À certains moments, la Chambre peut choisir de s’écarter des règles qu’elle s’est données,
de les modifier ou de les simplifier. Pour apporter des modifications importantes ou permanentes à ses procédures ou pratiques,
la Chambre a normalement recours à une motion précédée d’un avis; toutefois, on s’entend souvent
sur des changements ad hoc en obtenant le consentement de tous les députés présents au moment où il est
proposé de s’écarter des règles ou pratiques habituelles. Les règles ou pratiques en question sont
suspendues avec ce qui est appelé « le consentement unanime » de la Chambre [335] .
Lorsqu’on demande le consentement unanime, la présidence prend soin de vérifier qu’il n’y a absolument aucune
opposition; si une seule voix exprime sa dissidence, il ne peut y avoir unanimité [336] .
Lorsque la Chambre prend une telle décision à l’unanimité, le fait est consigné dans le compte rendu
officiel [337].
Selon toute apparence, c’est pour passer outre aux exigences du Règlement en matière d’avis qu’on a recours
le plus fréquemment au consentement unanime [338] .
Par exemple, on le demande pour déroger à l’obligation de fournir un avis pour les motions de fond [339] ,
lesquelles peuvent ensuite être soumises à la décision de la Chambre. On a présenté des projets de loi
sans avoir déposé l’avis requis [340] ;
de même, après avoir obtenu le consentement unanime, on a présenté et réglé des motions autorisant
des comités à voyager ou à modifier leur composition (ce qu’on appelle les questions d’ordre administratif) [341] .
Il n’est pas rare non plus qu’un rapport de comité soit présenté et adopté le même jour avec
le consentement unanime de la Chambre [342] .
On a aussi demandé le consentement unanime pour présenter sans avis une motion visant à modifier le Règlement;
le consentement a été accordé, et la motion adoptée sans débat [343] .
En règle générale, on obtient le consentement unanime pour accélérer les affaires courantes ou pour
permettre des échanges de politesses à la Chambre. En cours de débat, on a demandé le consentement unanime
pour prolonger brièvement la durée des discours ou la durée de la période des questions et observations
après les discours [344] ;
pour autoriser le partage du temps de parole [345] ;
pour autoriser un député étant déjà intervenu sur une question à faire des observations
additionnelles [346] ;
et même pour modifier l’ordre habituel d’intervention des députés [347] .

Section des données
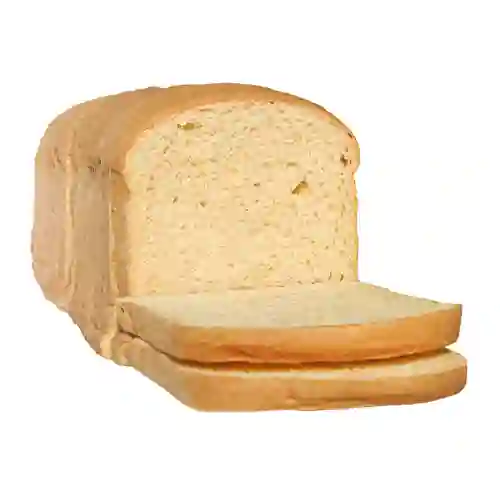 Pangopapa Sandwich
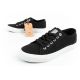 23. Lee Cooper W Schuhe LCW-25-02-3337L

À faire
1: D'après l'extrait sur le consentement unanime, que se passe-t-il si une seule voix exprime sa dissidence ?
2: Recopiez fidèlement le passage de l'extrait sur le consentement unanime qui va de « En règle générale, on » jusqu'à « députés [347] . » inclus.
3: Poursuivez le texte sur le consentement unanime de la Chambre à partir de sa dernière phrase.

Résultats des tâches
1: Il ne peut y avoir unanimité.

2:
En règle générale, on obtient le consentement unanime pour accélérer les affaires courantes ou pour
permettre des échanges de politesses à la Chambre. En cours de débat, on a demandé le consentement unanime
pour prolonger brièvement la durée des discours ou la durée de la période des questions et observations
après les discours [344] ;
pour autoriser le partage du temps de parole [345] ;
pour autoriser un député étant déjà intervenu sur une question à faire des observations
additionnelles [346] ;
et même pour modifier l’ordre habituel d’intervention des députés [347] .

3:
Il arrive fréquemment qu’on organise les travaux de la Chambre en ayant recours au consentement unanime. Il peut s’agir
d’une modification de l’ordre des travaux [348] ,
de la suspension de séances [349] ,
du réaménagement des heures d’ajournement ou des jours de séance [350]
et d’ordres spéciaux concernant la procédure à suivre pour des événements particuliers [351] .
On modifie souvent l’ordre établi des travaux quotidiens de la Chambre, notamment en ce qui concerne la séquence des
Affaires courantes, en demandant le consentement unanime pour revenir à une rubrique des Affaires courantes [352] .
Ainsi, les députés qui, par inadvertance, ont laissé passer l’occasion d’intervenir sous les rubriques
« Dépôt de documents », « Présentation de rapports de comités »,
« Dépôt de projets de loi émanant des députés » et « Présentation
de pétitions » demandent régulièrement et obtiennent souvent le consentement unanime pour revenir à
la rubrique en question.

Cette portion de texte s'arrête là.